On 03/01/2017 07:03 AM, Richard Biener wrote:

The following addresses a regression in uninit warnings that happens
because clobber stmts preclude the very simple-minded support we have
for memory.  The patch fixes this by instead implementing uninit
warnings for memory properly, using the alias oracle walk_aliased_vdefs
helper.

The patch adds better limiting to that interface and fixes one
false positive in fixed-value.c.  Two other false positives are
fixed by the wide-int.h patch posted a few hours ago and a patch
to genemit from Jakub.

Bootstrap and regtest running on x86_64-unknown-linux-gnu with those
prerequesites included.

One issue with the patch is duplicate warnings as TREE_NO_WARNING
doesn't work very well on tcc_reference trees which are not
shared.  A followup could use some sort of hash table to mitigate
this a bit.  OTOH for maybe-uninit uses multiple locations may
be in need to be fixed to silence the warning.  Another thing is
that we walk the function in random (BB) order and thus the
alias oracle walk limiting may result in warnings popping up
and going away in less predictable order (and also be reported
in odd order, like not all must-uninits first).

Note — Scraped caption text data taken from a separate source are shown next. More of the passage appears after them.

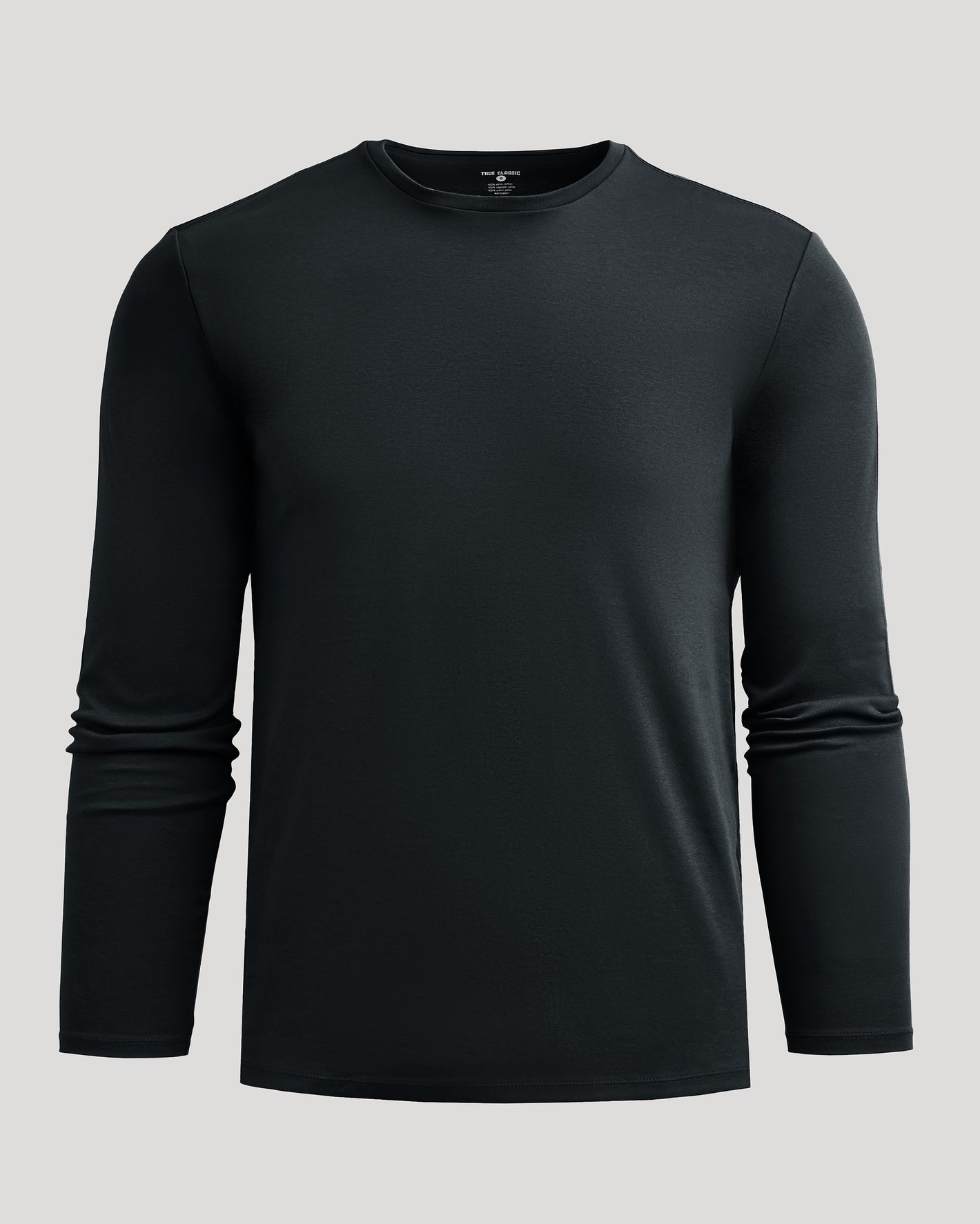 Black Tall Premium Pima Long Sleeve Crew on neutral backdrop.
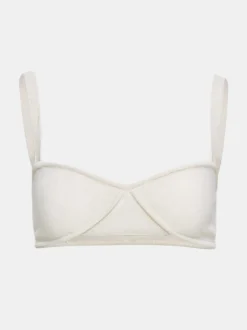 Women Source Unknown Clothing-Rib Knit Bra, White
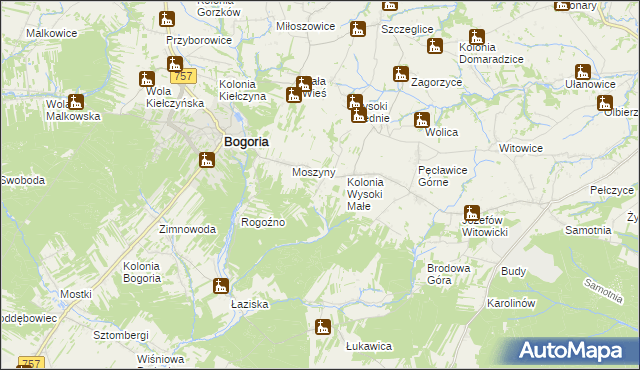 mapa Podlesie gmina Bogoria, Podlesie gmina Bogoria na mapie Targeo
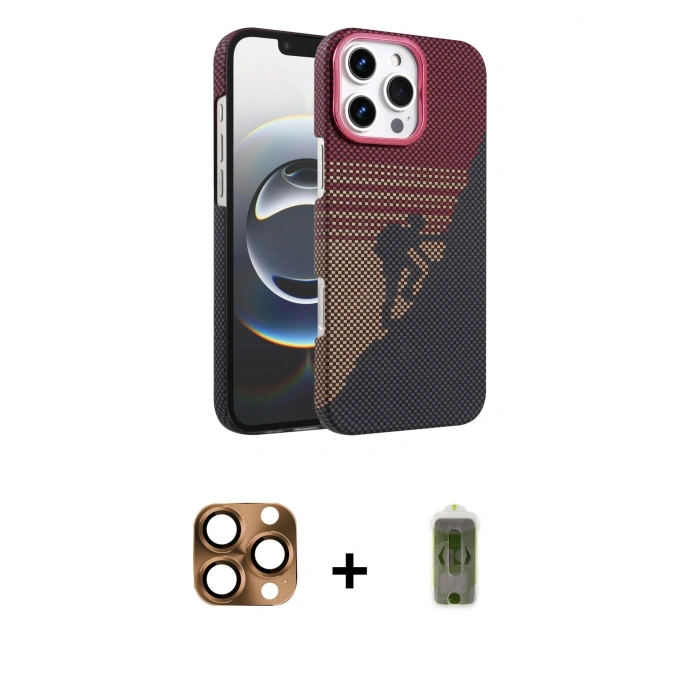 MARSİLYAN™- iPhone 16 Pro Max Kılıf Doruk Serisi - Siyah Joko Magic 5D Hayalet Cam + Pers Alüminyum Kamera Lens - CLTM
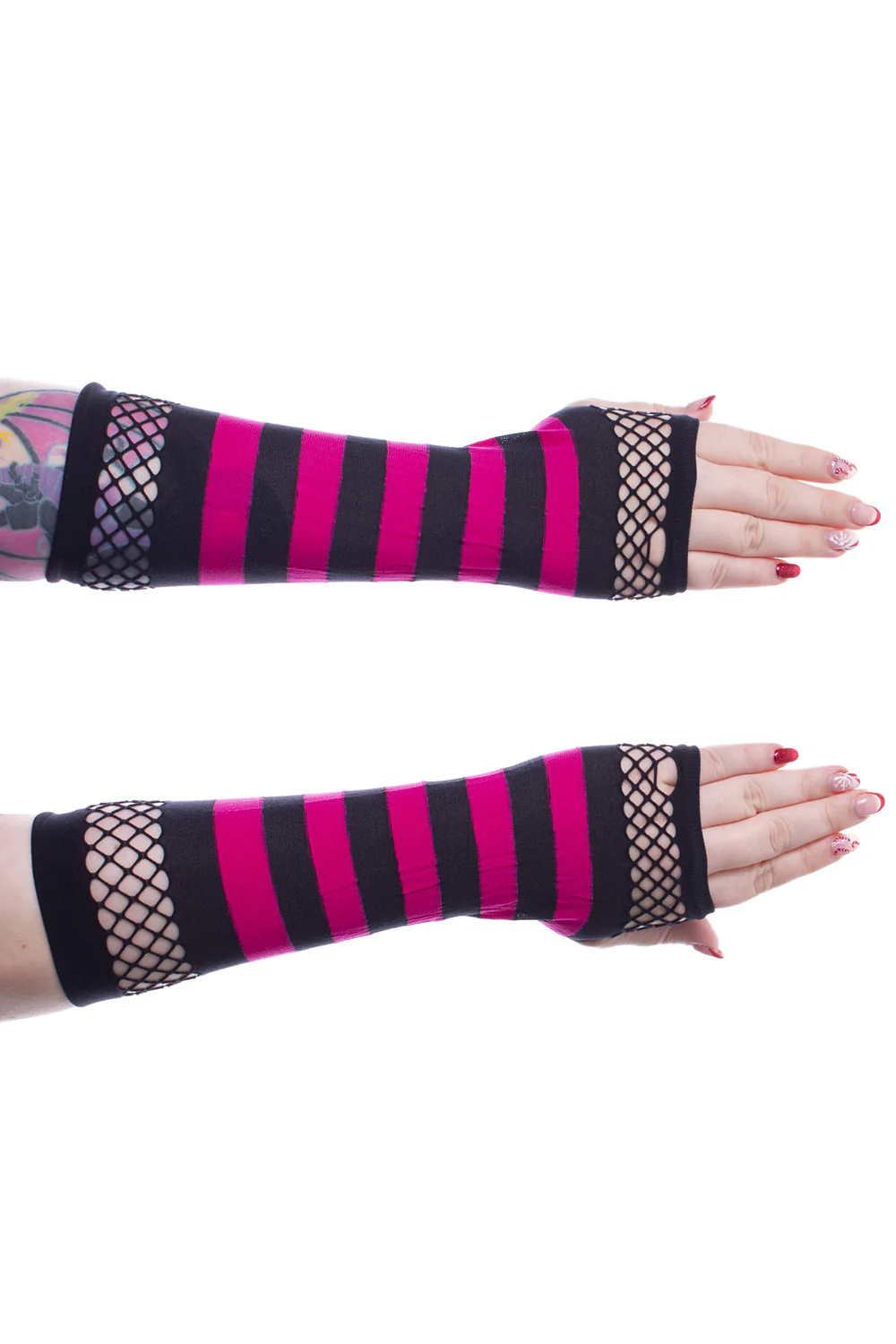 Striped Mesh Gloves [BLACK/PINK] - Image 3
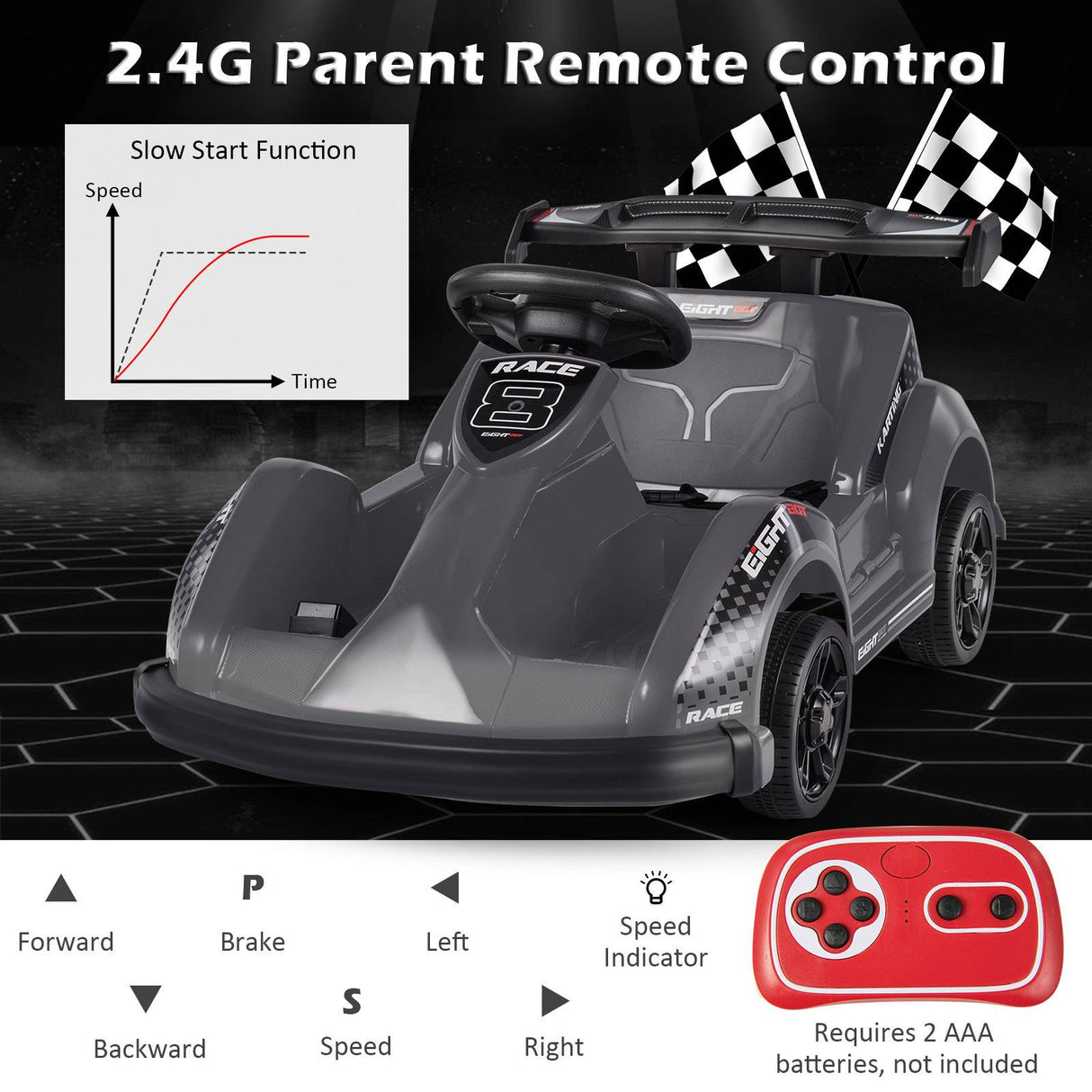 Coche Eléctrico de 6V para Niños con Control Remoto y Cinturón de Seguridad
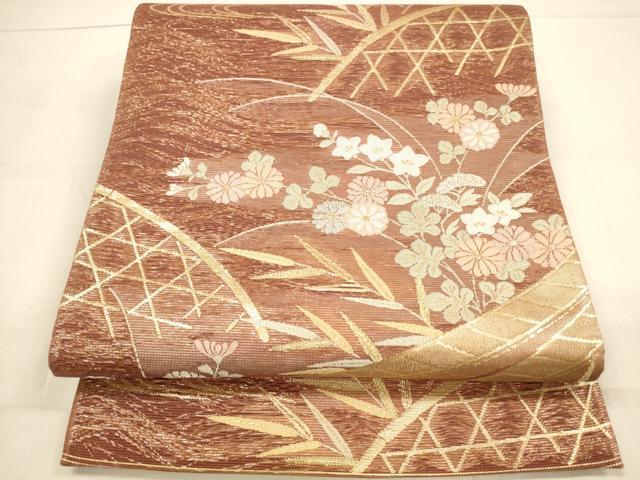 平和屋着物＊夏物　六通柄袋帯　河辺舟菊　金糸　正絹　逸品　DAAT6187op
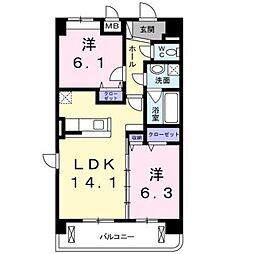 アルコイーリス 2LDKの間取図画像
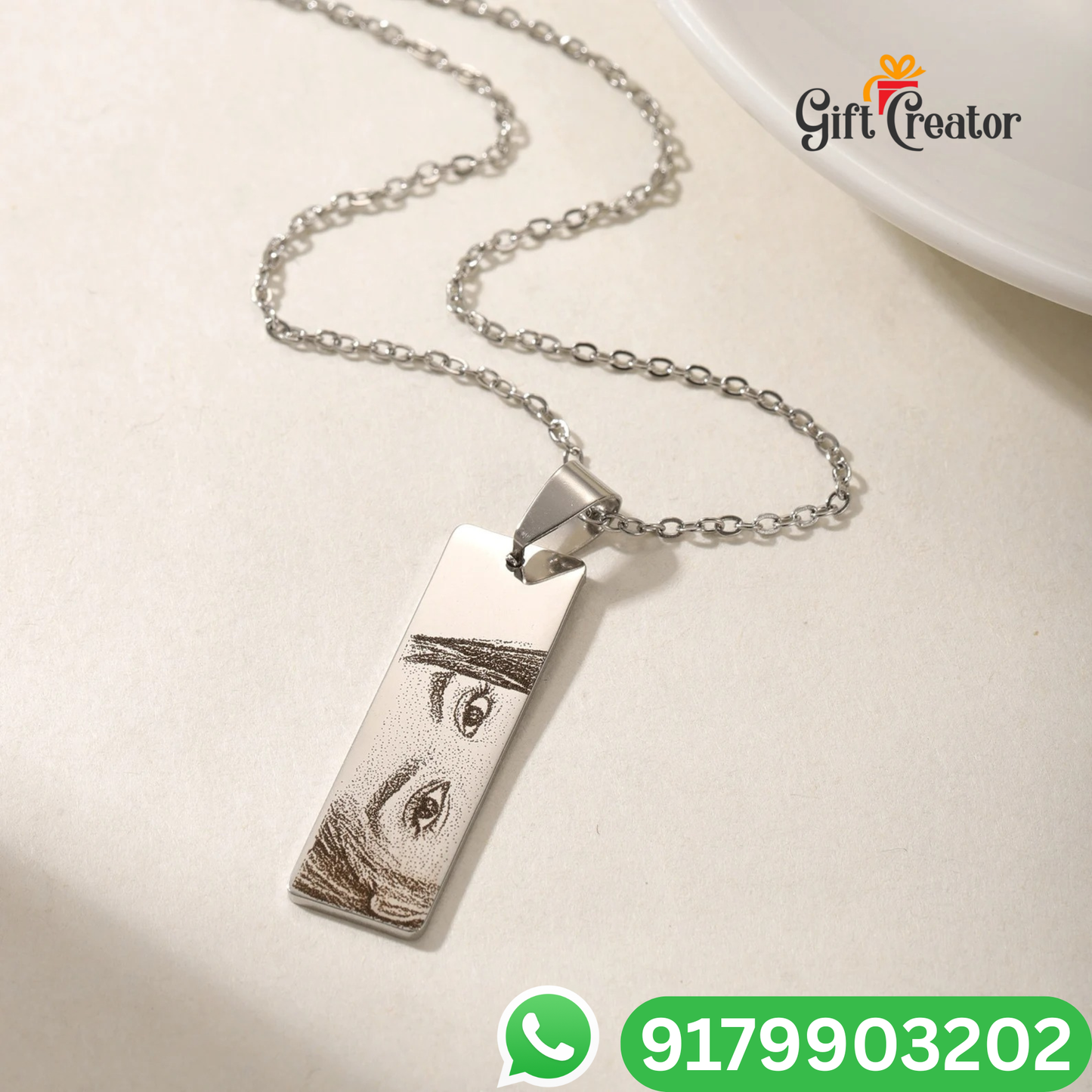 Personalised Eye Necklace Your Photo -  Engraved Eye Locket Photo and Text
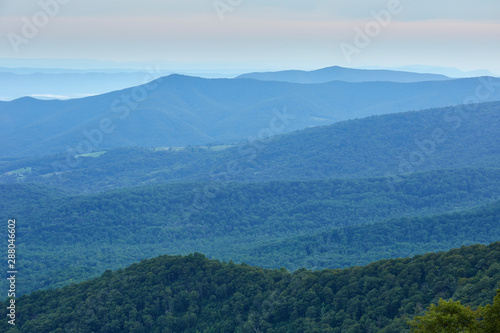 View of the Blue Ridge mountains from an overlook along Skyline Drive in Shenandoah National Park  Virginia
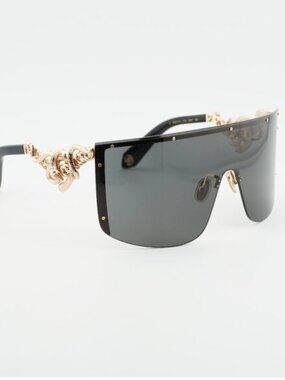 Roberto Cavalli SRC015M 0300 Sunglasses Gold Shield Frame, Brown Lenses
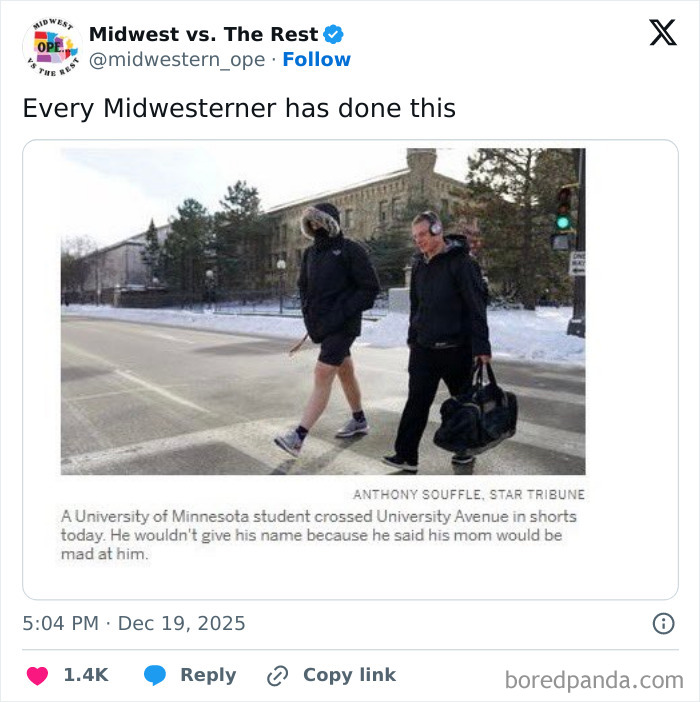 Two men dressed for cold Midwest weather crossing a snowy street in shorts and winter outfit, showcasing Midwest life memes.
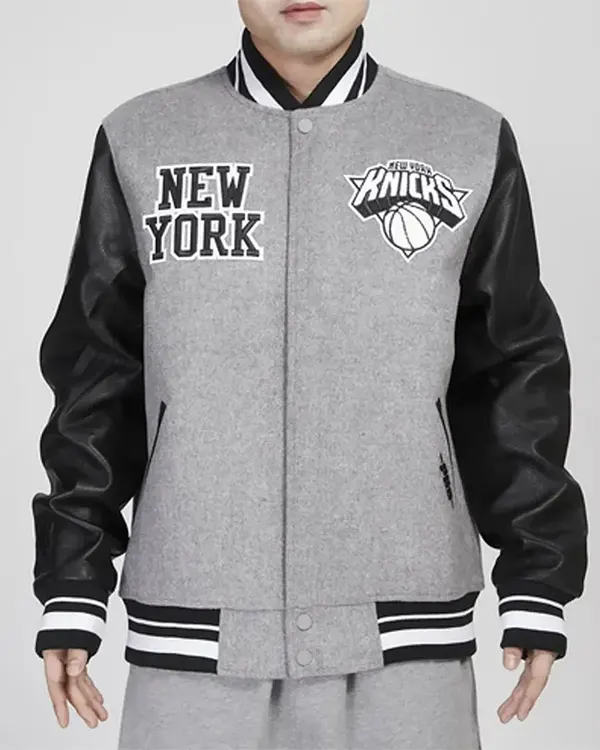 Ny Knicks Varsity Gray And Black Jacket Ny Knicks Varsity Gray And Black Jacket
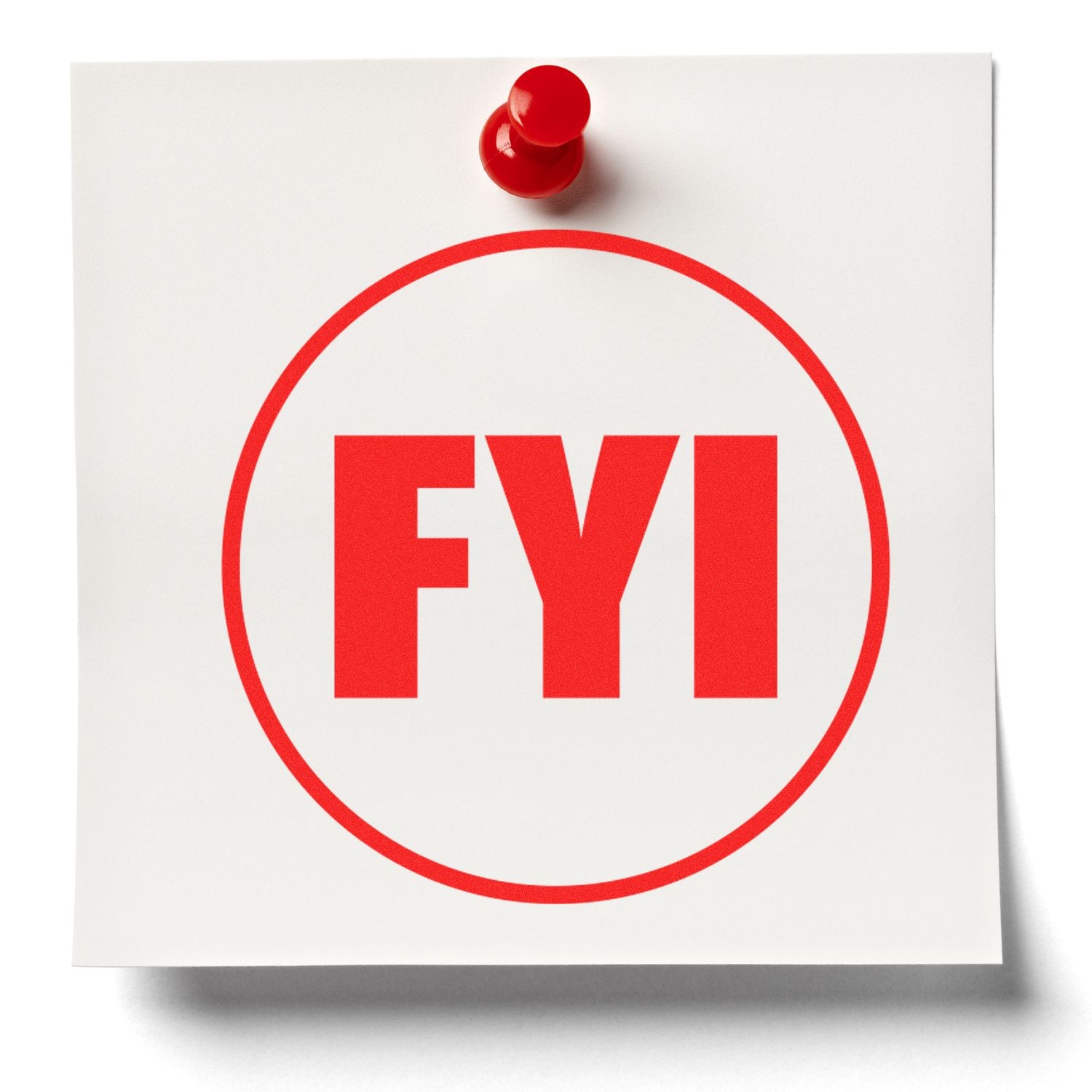 Red FYI symbol on a pinned white note, business communication icon, notice sign.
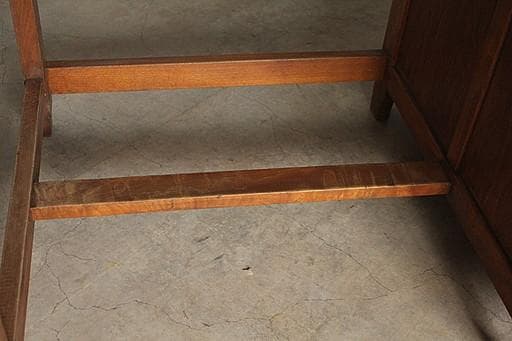 古い木製の片袖机　引き出し5杯　ワークデスク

Comments?  I realize this may introduce (a lot of?) false positives
quite late in the game, more aggressive limiting, like to 2
disambiguations, could solve the testcase in the PR and give up
most of the times while preserving the non-walking case of the
old code.
I'm all for it. Even if it triggers some false positives, improved detection of uninit memory at compile time is a big win in my mind.